A fisherman throws a net to catch fish at the Qasr Al Hosn Festival, which is back for its latest edition with a variety of new experiences.Mona Al Marzooqi / The National
A fisherman throws a net to catch fish at the Qasr Al Hosn Festival, which is back for its latest edition with a variety of new experiences.Mona Al Marzooqi / The National

History comes alive: the return of the Qasr Al Hosn Festival



The fourth annual Qasr Al Hosn festival opens this evening with an updated programme of exhibitions and events that its organiser, Abu Dhabi’s Tourism and Culture Authority (TCA), hopes will attract even larger crowds than the 120,000 visitors who attended last year.

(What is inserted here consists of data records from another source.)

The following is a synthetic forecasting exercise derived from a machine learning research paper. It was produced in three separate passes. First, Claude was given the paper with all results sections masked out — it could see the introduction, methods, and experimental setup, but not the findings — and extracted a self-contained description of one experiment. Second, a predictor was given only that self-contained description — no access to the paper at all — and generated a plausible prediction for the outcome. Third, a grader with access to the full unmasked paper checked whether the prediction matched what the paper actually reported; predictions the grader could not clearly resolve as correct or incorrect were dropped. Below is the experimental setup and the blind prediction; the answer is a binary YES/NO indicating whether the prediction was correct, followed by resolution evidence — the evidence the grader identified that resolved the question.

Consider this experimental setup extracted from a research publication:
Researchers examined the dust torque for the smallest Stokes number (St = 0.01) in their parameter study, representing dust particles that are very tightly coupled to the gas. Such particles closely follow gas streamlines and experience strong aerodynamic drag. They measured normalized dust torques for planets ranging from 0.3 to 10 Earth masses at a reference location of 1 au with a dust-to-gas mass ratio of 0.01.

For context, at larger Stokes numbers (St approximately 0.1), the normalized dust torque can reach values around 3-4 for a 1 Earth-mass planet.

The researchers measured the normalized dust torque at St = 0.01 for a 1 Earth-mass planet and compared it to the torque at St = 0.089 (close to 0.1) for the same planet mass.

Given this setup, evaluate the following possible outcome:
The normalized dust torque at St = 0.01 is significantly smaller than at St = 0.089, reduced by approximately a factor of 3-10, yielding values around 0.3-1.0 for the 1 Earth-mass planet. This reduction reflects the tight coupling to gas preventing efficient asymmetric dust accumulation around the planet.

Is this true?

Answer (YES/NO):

As well as the familiar displays of traditional Emirati arts and crafts and heritage zones ­dedicated to traditional life in the desert, oases, islands and the sea, this year there are several major new features, the most notable of which has nothing to do with the festival at all.

During the past year, Qasr Al Hosn has had the architectural equivalent of a facial peel and the result is walls that are knobbly, uneven, and grey – very different from the pristine image that appears on the UAE’s Dh1,000 note.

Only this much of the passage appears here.